= SFWA Nebula Conference =

The SFWA Nebula Conference is an annual event at which the Science Fiction and Fantasy Writers of America gathers to honor outstanding work in the fields of science fiction and fantasy. Conference activities include professional sessions, tours, and a formal awards banquet at which the Nebula Awards are presented. The Nebula Awards have been presented annually since 1966, and the event was known as the Nebula Awards Weekend until 2014.

==Events==
The Nebula conference is held each spring in various locations within the United States. The weekend usually, but not always, consists of professional sessions to help writers improve their work, better manage their careers, and network with agents, editors, and fellow writers. Tickets to the weekend's events, are open to the public.
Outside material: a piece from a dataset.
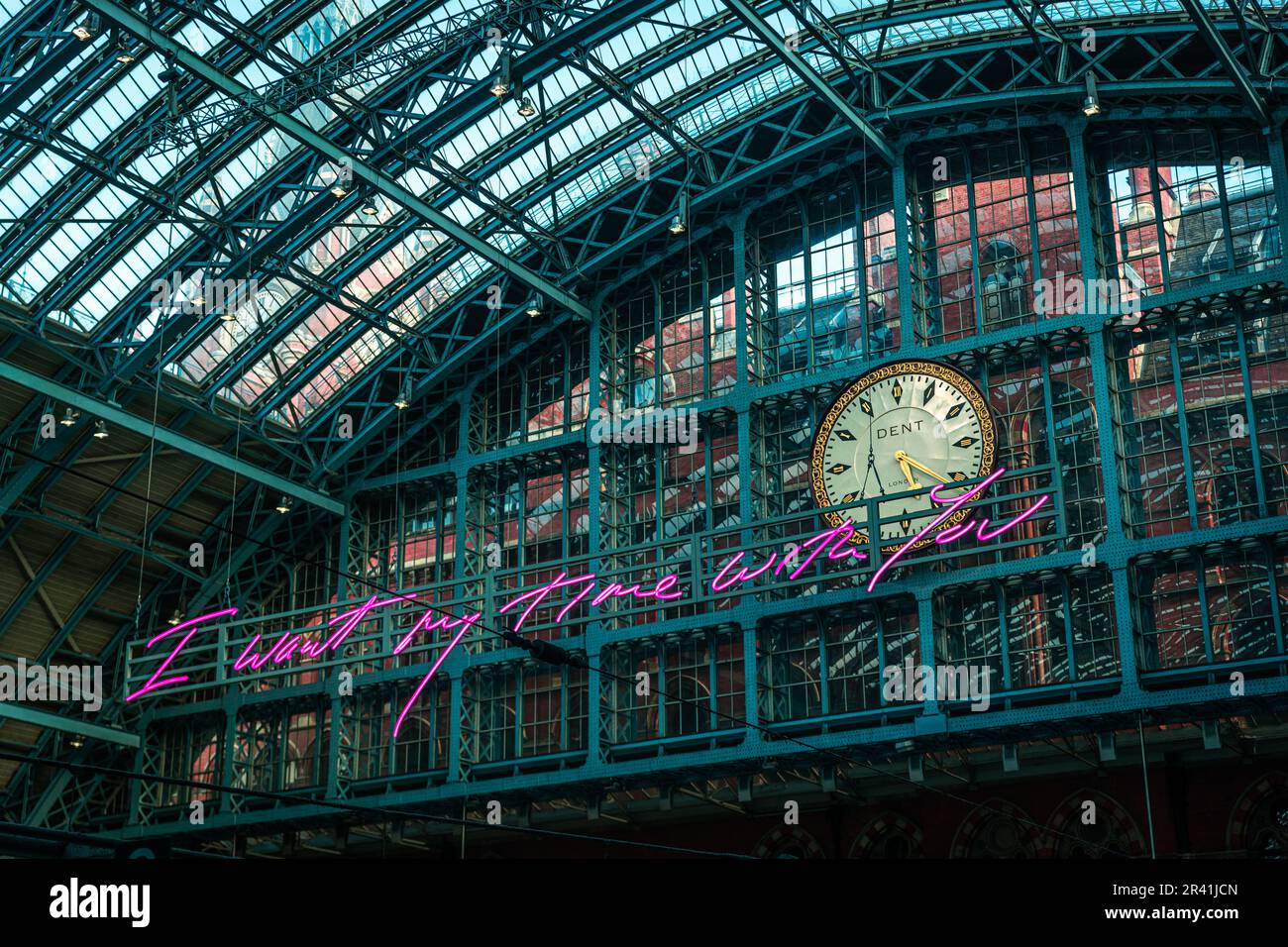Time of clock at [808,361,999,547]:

Attendees do not have to be a nominee, a member of SFWA, or even an author.

===Past===
- The 1989 Weekend was held in New York, New York.
- The 1991 Weekend was held in New York, New York.
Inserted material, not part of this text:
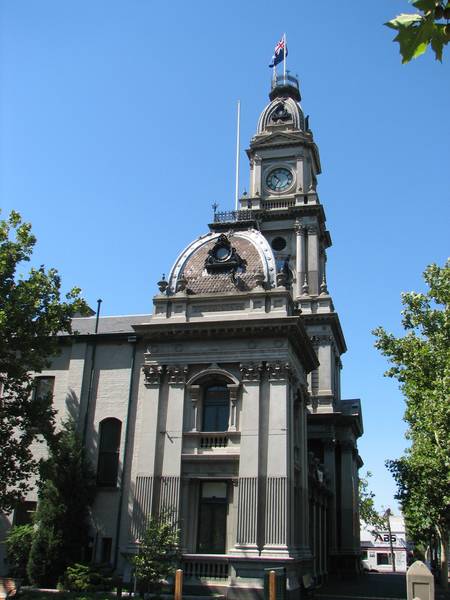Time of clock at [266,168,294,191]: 10:35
- The 1992 Weekend was held in Atlanta, Georgia.
- The 1993 Weekend was held in New Orleans, Louisiana.
- The 1995 Weekend was held in New York, New York.
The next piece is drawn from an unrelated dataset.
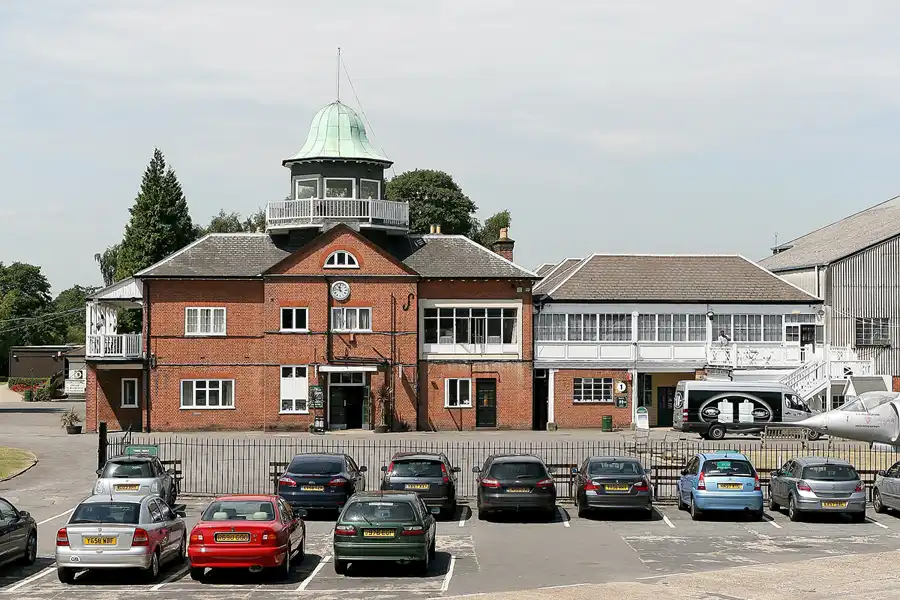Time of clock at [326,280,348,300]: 11:46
- The 1996 Weekend was held in Long Beach, California.
- The 1997 Weekend was held in Kansas City, Missouri.
- The 1998 Weekend was held in Santa Fe, New Mexico.
- The 1999 Weekend was held in Pittsburgh, Pennsylvania.
- The 2000 Weekend was held in New York, New York.
- The 2001 Weekend was held at the Beverly Hilton Hotel in Los Angeles, California.
- The 2002 Weekend was held in Kansas City, Kansas.
- The 2003 Weekend was held in Philadelphia, Pennsylvania.
- The 2004 Weekend was held in Seattle, Washington.
- The 2005 Weekend was held April 27-May 1, 2005, at the Allegro Hotel in Chicago, Illinois.
- The 2006 Weekend was held May 4-7, 2006, at the Mission Palms Hotel in Tempe, Arizona, site of the 2004 World Fantasy Convention.
- The 2007 Weekend was held May 11-13, 2007, at the Marriott Financial Center in New York City.
- The 2008 Weekend was held April 25-27, 2008, at the Omni Austin Hotel Downtown in Austin, Texas.
- The 2009 Weekend was held April 24-26, 2009, at the Luxe Hotel in Los Angeles, California.
- The 2010 Weekend was held May 14-16, 2010, at the Hilton Cocoa Beach Oceanfront hotel in Cocoa Beach, Florida.
- The 2011 Weekend was held May 19-22, 2011, at the Washington Hilton in Washington, DC.
- The 2012 Weekend was held May 17-20, 2012 at the Hyatt Regency hotel in Crystal City, Virginia.
- The 2013 Weekend was held May 16-19, 2013 at the Hilton San Jose in San Jose, California.
- The 2014 Weekend was held May 15-18, 2014 at the San Jose Marriott in San Jose, California.
- The 2015 Conference was held June 4-7, 2015 at the Palmer House Hilton in Chicago, Illinois.
- The 2016 Conference was held May 12-15, 2016 at the Palmer House Hilton in Chicago, Illinois.
- The 2017 Conference was held May 18-21, 2017 at the Pittsburgh Marriott City Center in Pittsburgh, Pennsylvania.
- The 2018 Conference was held May 17-20, 2018 at the Pittsburgh Marriott City Center in Pittsburgh, Pennsylvania.
- The 2019 Conference was held May 16-19, 2019 at the Marriott Warner Center in Woodland Hills, California.
- The 2020 Nebula Awards was scheduled to be held on May 28-31, 2020, at the Marriott Warner Center in Woodland Hills, California. The COVID-19 pandemic resulted in an announcement that the conference was to take place entirely on-line from May 29-31.
- The 2022 Conference was held May 20-22, 2022.
- The 2023 Conference was held May 12-14, 2023 at the Sheraton Park Hotel and online at the Anaheim Resort in Anaheim, California.
- The 2024 Conference was held June 6-8, 2023 at the Westin Pasadena and online in Pasadena, California.
- The 2025 Conference was held June 5-7, 2025 at the Marriott Country Club Plaza and online in Kansas City, Missouri.

===Upcoming===
- The 2026 Conference is to be held June 2-7, 2026 at the Crowne Plaza Chicago O'Hare Hotel & Conference Center in Rosemont, Illinois.